Task: Give the records again, word for word.

Records:
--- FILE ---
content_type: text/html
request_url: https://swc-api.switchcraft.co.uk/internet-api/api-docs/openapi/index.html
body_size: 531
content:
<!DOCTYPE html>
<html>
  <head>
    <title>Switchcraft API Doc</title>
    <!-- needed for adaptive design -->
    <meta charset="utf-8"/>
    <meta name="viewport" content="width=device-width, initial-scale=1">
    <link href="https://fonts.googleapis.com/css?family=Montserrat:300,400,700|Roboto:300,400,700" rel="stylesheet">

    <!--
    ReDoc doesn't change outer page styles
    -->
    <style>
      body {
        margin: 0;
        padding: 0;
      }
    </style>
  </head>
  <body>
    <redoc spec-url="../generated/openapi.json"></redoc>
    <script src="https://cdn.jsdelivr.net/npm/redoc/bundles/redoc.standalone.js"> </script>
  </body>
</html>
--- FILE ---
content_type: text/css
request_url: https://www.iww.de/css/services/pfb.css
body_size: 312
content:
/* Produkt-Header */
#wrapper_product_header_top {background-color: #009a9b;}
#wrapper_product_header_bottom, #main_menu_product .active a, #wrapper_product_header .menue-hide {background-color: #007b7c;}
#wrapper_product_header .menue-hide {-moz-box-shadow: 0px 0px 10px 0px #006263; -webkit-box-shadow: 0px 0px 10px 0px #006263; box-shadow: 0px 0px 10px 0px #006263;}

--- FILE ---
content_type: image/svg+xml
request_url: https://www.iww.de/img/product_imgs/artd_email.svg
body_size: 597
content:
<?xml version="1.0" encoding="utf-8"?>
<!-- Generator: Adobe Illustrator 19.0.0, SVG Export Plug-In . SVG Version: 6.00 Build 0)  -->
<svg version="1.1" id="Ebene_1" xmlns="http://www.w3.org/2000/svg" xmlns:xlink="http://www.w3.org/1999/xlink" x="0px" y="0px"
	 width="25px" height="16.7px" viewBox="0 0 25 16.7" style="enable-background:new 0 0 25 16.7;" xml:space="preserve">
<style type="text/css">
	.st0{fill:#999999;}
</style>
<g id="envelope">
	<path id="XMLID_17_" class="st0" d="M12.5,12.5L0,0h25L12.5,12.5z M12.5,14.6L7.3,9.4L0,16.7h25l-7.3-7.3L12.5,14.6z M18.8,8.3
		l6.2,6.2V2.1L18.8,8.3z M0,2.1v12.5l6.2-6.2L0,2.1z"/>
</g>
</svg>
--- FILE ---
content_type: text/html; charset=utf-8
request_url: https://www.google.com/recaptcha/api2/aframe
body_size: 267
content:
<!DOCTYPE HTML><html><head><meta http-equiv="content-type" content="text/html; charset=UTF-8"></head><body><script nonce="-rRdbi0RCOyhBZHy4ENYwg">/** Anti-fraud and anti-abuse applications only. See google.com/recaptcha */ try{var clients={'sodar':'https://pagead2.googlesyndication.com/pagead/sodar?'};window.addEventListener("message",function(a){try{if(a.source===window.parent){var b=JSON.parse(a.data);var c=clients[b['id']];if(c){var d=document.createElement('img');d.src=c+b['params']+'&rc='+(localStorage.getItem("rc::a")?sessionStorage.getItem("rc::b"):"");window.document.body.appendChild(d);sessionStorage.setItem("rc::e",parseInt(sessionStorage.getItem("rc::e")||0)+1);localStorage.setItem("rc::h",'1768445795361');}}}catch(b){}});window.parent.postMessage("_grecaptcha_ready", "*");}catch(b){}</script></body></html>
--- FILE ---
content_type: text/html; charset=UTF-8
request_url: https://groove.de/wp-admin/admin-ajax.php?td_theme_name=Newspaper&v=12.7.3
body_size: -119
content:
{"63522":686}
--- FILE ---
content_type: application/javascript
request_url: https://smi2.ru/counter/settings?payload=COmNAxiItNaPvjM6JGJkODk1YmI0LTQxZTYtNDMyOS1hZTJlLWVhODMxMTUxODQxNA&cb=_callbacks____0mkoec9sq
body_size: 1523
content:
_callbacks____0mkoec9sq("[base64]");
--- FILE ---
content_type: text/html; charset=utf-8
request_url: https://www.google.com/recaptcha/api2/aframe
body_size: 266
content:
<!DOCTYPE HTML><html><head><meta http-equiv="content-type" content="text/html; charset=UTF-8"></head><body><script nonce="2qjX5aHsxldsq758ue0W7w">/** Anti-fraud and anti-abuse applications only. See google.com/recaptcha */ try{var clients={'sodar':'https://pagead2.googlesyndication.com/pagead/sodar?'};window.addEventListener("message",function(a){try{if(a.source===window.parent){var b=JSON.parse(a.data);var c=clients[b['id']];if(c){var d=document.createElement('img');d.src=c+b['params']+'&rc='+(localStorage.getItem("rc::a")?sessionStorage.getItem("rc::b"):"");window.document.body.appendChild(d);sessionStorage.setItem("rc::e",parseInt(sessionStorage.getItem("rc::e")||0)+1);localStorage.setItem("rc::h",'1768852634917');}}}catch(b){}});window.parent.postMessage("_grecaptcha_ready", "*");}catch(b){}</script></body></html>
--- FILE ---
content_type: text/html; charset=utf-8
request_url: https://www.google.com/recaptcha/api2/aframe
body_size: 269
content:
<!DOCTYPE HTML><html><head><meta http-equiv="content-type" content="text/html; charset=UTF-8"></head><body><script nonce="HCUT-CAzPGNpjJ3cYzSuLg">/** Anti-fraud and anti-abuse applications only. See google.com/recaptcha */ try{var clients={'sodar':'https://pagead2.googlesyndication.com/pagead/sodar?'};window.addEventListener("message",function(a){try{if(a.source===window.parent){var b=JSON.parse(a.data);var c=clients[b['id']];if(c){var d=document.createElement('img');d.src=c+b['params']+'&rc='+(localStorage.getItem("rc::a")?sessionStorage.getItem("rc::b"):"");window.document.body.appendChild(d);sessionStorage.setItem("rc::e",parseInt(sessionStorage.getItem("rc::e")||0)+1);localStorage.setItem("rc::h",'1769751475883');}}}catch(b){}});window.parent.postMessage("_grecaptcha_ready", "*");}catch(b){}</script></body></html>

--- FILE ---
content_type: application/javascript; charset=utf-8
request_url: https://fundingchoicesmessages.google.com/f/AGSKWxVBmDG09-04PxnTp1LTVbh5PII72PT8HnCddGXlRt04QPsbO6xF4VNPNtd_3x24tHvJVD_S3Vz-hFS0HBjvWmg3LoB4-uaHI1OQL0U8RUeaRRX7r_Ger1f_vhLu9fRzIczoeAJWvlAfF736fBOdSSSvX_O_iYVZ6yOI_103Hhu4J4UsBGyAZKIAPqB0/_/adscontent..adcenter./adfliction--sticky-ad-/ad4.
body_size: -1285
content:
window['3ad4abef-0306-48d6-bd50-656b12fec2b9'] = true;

Response:
--- FILE ---
content_type: text/html
request_url: https://swc-api.switchcraft.co.uk/internet-api/api-docs/openapi/index.html
body_size: 531
content:
<!DOCTYPE html>
<html>
  <head>
    <title>Switchcraft API Doc</title>
    <!-- needed for adaptive design -->
    <meta charset="utf-8"/>
    <meta name="viewport" content="width=device-width, initial-scale=1">
    <link href="https://fonts.googleapis.com/css?family=Montserrat:300,400,700|Roboto:300,400,700" rel="stylesheet">

    <!--
    ReDoc doesn't change outer page styles
    -->
    <style>
      body {
        margin: 0;
        padding: 0;
      }
    </style>
  </head>
  <body>
    <redoc spec-url="../generated/openapi.json"></redoc>
    <script src="https://cdn.jsdelivr.net/npm/redoc/bundles/redoc.standalone.js"> </script>
  </body>
</html>
--- FILE ---
content_type: text/css
request_url: https://www.iww.de/css/services/pfb.css
body_size: 312
content:
/* Produkt-Header */
#wrapper_product_header_top {background-color: #009a9b;}
#wrapper_product_header_bottom, #main_menu_product .active a, #wrapper_product_header .menue-hide {background-color: #007b7c;}
#wrapper_product_header .menue-hide {-moz-box-shadow: 0px 0px 10px 0px #006263; -webkit-box-shadow: 0px 0px 10px 0px #006263; box-shadow: 0px 0px 10px 0px #006263;}

--- FILE ---
content_type: image/svg+xml
request_url: https://www.iww.de/img/product_imgs/artd_email.svg
body_size: 597
content:
<?xml version="1.0" encoding="utf-8"?>
<!-- Generator: Adobe Illustrator 19.0.0, SVG Export Plug-In . SVG Version: 6.00 Build 0)  -->
<svg version="1.1" id="Ebene_1" xmlns="http://www.w3.org/2000/svg" xmlns:xlink="http://www.w3.org/1999/xlink" x="0px" y="0px"
	 width="25px" height="16.7px" viewBox="0 0 25 16.7" style="enable-background:new 0 0 25 16.7;" xml:space="preserve">
<style type="text/css">
	.st0{fill:#999999;}
</style>
<g id="envelope">
	<path id="XMLID_17_" class="st0" d="M12.5,12.5L0,0h25L12.5,12.5z M12.5,14.6L7.3,9.4L0,16.7h25l-7.3-7.3L12.5,14.6z M18.8,8.3
		l6.2,6.2V2.1L18.8,8.3z M0,2.1v12.5l6.2-6.2L0,2.1z"/>
</g>
</svg>
--- FILE ---
content_type: text/html; charset=utf-8
request_url: https://www.google.com/recaptcha/api2/aframe
body_size: 267
content:
<!DOCTYPE HTML><html><head><meta http-equiv="content-type" content="text/html; charset=UTF-8"></head><body><script nonce="-rRdbi0RCOyhBZHy4ENYwg">/** Anti-fraud and anti-abuse applications only. See google.com/recaptcha */ try{var clients={'sodar':'https://pagead2.googlesyndication.com/pagead/sodar?'};window.addEventListener("message",function(a){try{if(a.source===window.parent){var b=JSON.parse(a.data);var c=clients[b['id']];if(c){var d=document.createElement('img');d.src=c+b['params']+'&rc='+(localStorage.getItem("rc::a")?sessionStorage.getItem("rc::b"):"");window.document.body.appendChild(d);sessionStorage.setItem("rc::e",parseInt(sessionStorage.getItem("rc::e")||0)+1);localStorage.setItem("rc::h",'1768445795361');}}}catch(b){}});window.parent.postMessage("_grecaptcha_ready", "*");}catch(b){}</script></body></html>
--- FILE ---
content_type: text/html; charset=UTF-8
request_url: https://groove.de/wp-admin/admin-ajax.php?td_theme_name=Newspaper&v=12.7.3
body_size: -119
content:
{"63522":686}
--- FILE ---
content_type: application/javascript
request_url: https://smi2.ru/counter/settings?payload=COmNAxiItNaPvjM6JGJkODk1YmI0LTQxZTYtNDMyOS1hZTJlLWVhODMxMTUxODQxNA&cb=_callbacks____0mkoec9sq
body_size: 1523
content:
_callbacks____0mkoec9sq("[base64]");
--- FILE ---
content_type: text/html; charset=utf-8
request_url: https://www.google.com/recaptcha/api2/aframe
body_size: 266
content:
<!DOCTYPE HTML><html><head><meta http-equiv="content-type" content="text/html; charset=UTF-8"></head><body><script nonce="2qjX5aHsxldsq758ue0W7w">/** Anti-fraud and anti-abuse applications only. See google.com/recaptcha */ try{var clients={'sodar':'https://pagead2.googlesyndication.com/pagead/sodar?'};window.addEventListener("message",function(a){try{if(a.source===window.parent){var b=JSON.parse(a.data);var c=clients[b['id']];if(c){var d=document.createElement('img');d.src=c+b['params']+'&rc='+(localStorage.getItem("rc::a")?sessionStorage.getItem("rc::b"):"");window.document.body.appendChild(d);sessionStorage.setItem("rc::e",parseInt(sessionStorage.getItem("rc::e")||0)+1);localStorage.setItem("rc::h",'1768852634917');}}}catch(b){}});window.parent.postMessage("_grecaptcha_ready", "*");}catch(b){}</script></body></html>
--- FILE ---
content_type: text/html; charset=utf-8
request_url: https://www.google.com/recaptcha/api2/aframe
body_size: 269
content:
<!DOCTYPE HTML><html><head><meta http-equiv="content-type" content="text/html; charset=UTF-8"></head><body><script nonce="HCUT-CAzPGNpjJ3cYzSuLg">/** Anti-fraud and anti-abuse applications only. See google.com/recaptcha */ try{var clients={'sodar':'https://pagead2.googlesyndication.com/pagead/sodar?'};window.addEventListener("message",function(a){try{if(a.source===window.parent){var b=JSON.parse(a.data);var c=clients[b['id']];if(c){var d=document.createElement('img');d.src=c+b['params']+'&rc='+(localStorage.getItem("rc::a")?sessionStorage.getItem("rc::b"):"");window.document.body.appendChild(d);sessionStorage.setItem("rc::e",parseInt(sessionStorage.getItem("rc::e")||0)+1);localStorage.setItem("rc::h",'1769751475883');}}}catch(b){}});window.parent.postMessage("_grecaptcha_ready", "*");}catch(b){}</script></body></html>

--- FILE ---
content_type: application/javascript; charset=utf-8
request_url: https://fundingchoicesmessages.google.com/f/AGSKWxVBmDG09-04PxnTp1LTVbh5PII72PT8HnCddGXlRt04QPsbO6xF4VNPNtd_3x24tHvJVD_S3Vz-hFS0HBjvWmg3LoB4-uaHI1OQL0U8RUeaRRX7r_Ger1f_vhLu9fRzIczoeAJWvlAfF736fBOdSSSvX_O_iYVZ6yOI_103Hhu4J4UsBGyAZKIAPqB0/_/adscontent..adcenter./adfliction--sticky-ad-/ad4.
body_size: -1285
content:
window['3ad4abef-0306-48d6-bd50-656b12fec2b9'] = true;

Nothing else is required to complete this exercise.